# Excerpt provided
Building a tunable and configurable custom objective function for XGBoost

Ido Finder
AppsFlyer Engineering
11 min readMar 16, 2023

--

Extreme Gradient Boosting, or XGBoost, has gained immense popularity in recent years for solving a wide range of problems involving tabular data. With its ability to handle missing values, feature selection, and parallel processing, XGBoost has emerged as a top choice among data scientists and machine learning practitioners.

This blog post will focus on building advanced custom objective functions; we will discuss a few best practices for implementing them and integrating them into the hyperparameter tuning process.

XGBoost and objective functions

This post will not cover the full mechanism of XGBoost or dive deep into its mathematics. However, one concept worth mentioning is how XGBoost uses its defined loss function. Basically, XGBoost uses an approximation of the loss function based on Taylor’s expansion up to the second derivative. Then, when minimizing the approximated loss, the relevant equations required for building the trees can be done using the first and second derivatives, also known as Gradient and Hessian, respectively. Don’t worry, we will demonstrate how to use the gradient and hessian in this blog post. (visit here to learn more about the XGBoost mechanism).

The XGBoost library comes with several built-in objective functions, each designed for a different use case. For example, the “reg:squarederror” objective is usually used for regression problems. The “binary:logistic” objective, on the other hand, is used for binary classification problems (more objective functions can be found in the XGBoost’s documentation).

Why use built-in objective functions? Well, for one thing, they can be easily defined in the hyperparameters configuration of the XGBoost model. With that being said, if we decide to use a built-in objective function, we must make sure that the chosen objective is the right one for our predictive task. Otherwise, the training will not yield a very useful model.

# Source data
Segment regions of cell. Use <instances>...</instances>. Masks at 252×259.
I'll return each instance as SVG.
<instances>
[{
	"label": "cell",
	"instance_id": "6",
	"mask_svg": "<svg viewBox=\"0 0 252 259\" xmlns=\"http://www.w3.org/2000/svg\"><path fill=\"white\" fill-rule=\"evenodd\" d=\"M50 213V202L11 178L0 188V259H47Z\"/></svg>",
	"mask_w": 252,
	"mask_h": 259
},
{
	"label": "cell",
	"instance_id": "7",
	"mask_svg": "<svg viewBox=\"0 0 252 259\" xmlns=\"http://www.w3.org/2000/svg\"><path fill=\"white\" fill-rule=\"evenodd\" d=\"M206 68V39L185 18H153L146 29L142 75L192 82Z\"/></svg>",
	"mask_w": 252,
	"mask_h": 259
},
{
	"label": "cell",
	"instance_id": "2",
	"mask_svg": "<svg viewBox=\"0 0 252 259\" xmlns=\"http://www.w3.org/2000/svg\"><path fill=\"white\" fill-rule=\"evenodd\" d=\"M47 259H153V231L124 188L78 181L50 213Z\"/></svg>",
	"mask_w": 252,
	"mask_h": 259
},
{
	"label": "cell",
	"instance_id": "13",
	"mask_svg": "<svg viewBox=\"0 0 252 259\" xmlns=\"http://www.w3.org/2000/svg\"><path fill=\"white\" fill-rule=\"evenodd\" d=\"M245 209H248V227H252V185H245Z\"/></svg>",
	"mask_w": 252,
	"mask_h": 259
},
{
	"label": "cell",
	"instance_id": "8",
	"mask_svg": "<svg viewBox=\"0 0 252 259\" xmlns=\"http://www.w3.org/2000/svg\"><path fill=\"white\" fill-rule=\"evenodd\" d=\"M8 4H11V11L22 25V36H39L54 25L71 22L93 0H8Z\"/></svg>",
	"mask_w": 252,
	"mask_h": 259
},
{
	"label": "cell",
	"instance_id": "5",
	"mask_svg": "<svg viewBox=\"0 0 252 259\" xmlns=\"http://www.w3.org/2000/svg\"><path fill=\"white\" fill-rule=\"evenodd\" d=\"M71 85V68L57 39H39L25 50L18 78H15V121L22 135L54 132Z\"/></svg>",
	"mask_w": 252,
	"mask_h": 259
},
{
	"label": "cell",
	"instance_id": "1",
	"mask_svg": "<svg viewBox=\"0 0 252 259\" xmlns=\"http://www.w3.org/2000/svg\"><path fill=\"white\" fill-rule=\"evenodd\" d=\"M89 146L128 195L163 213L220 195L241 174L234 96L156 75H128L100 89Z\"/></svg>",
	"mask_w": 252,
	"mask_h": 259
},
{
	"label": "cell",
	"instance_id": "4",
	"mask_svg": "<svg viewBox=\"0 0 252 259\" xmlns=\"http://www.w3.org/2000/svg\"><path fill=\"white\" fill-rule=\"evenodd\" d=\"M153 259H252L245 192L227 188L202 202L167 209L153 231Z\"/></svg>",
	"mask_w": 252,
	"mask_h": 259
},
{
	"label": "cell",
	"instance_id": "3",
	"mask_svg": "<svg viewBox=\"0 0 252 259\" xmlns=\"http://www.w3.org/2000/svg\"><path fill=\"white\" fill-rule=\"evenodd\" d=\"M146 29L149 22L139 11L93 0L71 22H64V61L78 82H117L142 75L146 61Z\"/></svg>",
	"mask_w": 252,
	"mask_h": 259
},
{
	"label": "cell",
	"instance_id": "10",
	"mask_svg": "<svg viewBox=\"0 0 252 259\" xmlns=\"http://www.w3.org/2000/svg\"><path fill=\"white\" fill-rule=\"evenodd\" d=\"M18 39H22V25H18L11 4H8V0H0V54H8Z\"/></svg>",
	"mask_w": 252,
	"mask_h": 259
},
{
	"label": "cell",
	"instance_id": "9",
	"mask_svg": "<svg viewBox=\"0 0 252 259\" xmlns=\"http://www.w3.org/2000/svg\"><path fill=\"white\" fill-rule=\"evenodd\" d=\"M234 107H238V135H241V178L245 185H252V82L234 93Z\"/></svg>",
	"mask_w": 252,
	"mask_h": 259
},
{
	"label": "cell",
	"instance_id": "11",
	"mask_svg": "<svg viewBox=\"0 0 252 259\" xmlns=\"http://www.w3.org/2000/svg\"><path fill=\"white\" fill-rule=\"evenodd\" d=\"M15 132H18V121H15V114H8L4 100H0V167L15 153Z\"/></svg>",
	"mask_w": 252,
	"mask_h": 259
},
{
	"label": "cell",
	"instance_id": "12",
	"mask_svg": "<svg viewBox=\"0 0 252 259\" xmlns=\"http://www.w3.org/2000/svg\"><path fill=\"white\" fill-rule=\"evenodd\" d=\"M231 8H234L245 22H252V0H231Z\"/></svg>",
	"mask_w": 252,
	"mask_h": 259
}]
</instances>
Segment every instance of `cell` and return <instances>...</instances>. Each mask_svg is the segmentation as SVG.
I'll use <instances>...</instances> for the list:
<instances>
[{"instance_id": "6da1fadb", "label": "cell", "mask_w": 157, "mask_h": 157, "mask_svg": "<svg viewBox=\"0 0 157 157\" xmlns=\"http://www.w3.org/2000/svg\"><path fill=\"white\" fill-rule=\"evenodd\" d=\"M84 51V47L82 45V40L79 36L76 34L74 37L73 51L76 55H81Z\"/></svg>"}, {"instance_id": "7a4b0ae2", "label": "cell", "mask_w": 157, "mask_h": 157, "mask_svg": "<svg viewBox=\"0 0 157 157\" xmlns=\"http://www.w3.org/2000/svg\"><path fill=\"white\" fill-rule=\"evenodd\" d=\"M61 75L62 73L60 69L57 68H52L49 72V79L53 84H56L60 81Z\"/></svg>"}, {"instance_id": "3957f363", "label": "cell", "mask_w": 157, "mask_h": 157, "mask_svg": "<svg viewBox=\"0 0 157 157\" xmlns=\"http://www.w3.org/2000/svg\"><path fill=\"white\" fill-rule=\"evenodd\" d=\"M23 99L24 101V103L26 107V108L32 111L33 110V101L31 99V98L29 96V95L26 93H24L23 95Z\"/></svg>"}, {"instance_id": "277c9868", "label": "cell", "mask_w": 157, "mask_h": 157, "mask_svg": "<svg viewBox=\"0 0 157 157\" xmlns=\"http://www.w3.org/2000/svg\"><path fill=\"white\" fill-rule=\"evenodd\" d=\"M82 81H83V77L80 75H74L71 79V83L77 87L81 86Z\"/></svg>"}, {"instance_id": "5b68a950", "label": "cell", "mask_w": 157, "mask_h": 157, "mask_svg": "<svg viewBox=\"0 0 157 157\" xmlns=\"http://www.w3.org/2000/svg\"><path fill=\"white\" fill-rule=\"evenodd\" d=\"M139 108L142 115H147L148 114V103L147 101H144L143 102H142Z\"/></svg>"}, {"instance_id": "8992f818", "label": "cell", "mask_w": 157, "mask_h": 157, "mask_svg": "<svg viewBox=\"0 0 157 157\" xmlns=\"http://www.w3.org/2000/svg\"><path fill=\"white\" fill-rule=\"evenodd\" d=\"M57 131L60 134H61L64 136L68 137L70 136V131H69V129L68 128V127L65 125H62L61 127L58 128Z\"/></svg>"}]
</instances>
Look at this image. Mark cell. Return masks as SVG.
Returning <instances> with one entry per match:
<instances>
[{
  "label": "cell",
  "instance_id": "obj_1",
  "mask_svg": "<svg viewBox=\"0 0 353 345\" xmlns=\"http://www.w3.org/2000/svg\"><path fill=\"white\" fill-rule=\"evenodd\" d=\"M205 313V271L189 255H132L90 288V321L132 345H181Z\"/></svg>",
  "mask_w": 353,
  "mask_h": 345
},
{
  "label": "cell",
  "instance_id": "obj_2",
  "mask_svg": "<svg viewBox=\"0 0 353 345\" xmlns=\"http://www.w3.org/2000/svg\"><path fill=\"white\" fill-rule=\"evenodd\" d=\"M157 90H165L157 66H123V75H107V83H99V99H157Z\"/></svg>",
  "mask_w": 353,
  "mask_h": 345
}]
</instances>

# Required task 1
Render the sentence "The XGBoost library comes with several built-in objective functions, each designed for a different use case." from the XGBoost excerpt in Spanish.
# Required task 2
In one to three sentences, state why the XGBoost excerpt says a chosen built-in objective function must suit the predictive task.
# Required task 3
Transcribe the XGBoost excerpt starting at "XGBoost and objective" and ending at "the XGBoost mechanism).".
The lines have no connection to the XGBoost excerpt.

# Full output 1
La biblioteca XGBoost incluye varias funciones objetivo integradas, cada una diseñada para un caso de uso diferente.

# Full output 2
If the selected built-in objective is not the right one for the predictive task, the training will not yield a very useful model.

# Full output 3
XGBoost and objective functions

This post will not cover the full mechanism of XGBoost or dive deep into its mathematics. However, one concept worth mentioning is how XGBoost uses its defined loss function. Basically, XGBoost uses an approximation of the loss function based on Taylor’s expansion up to the second derivative. Then, when minimizing the approximated loss, the relevant equations required for building the trees can be done using the first and second derivatives, also known as Gradient and Hessian, respectively. Don’t worry, we will demonstrate how to use the gradient and hessian in this blog post. (visit here to learn more about the XGBoost mechanism).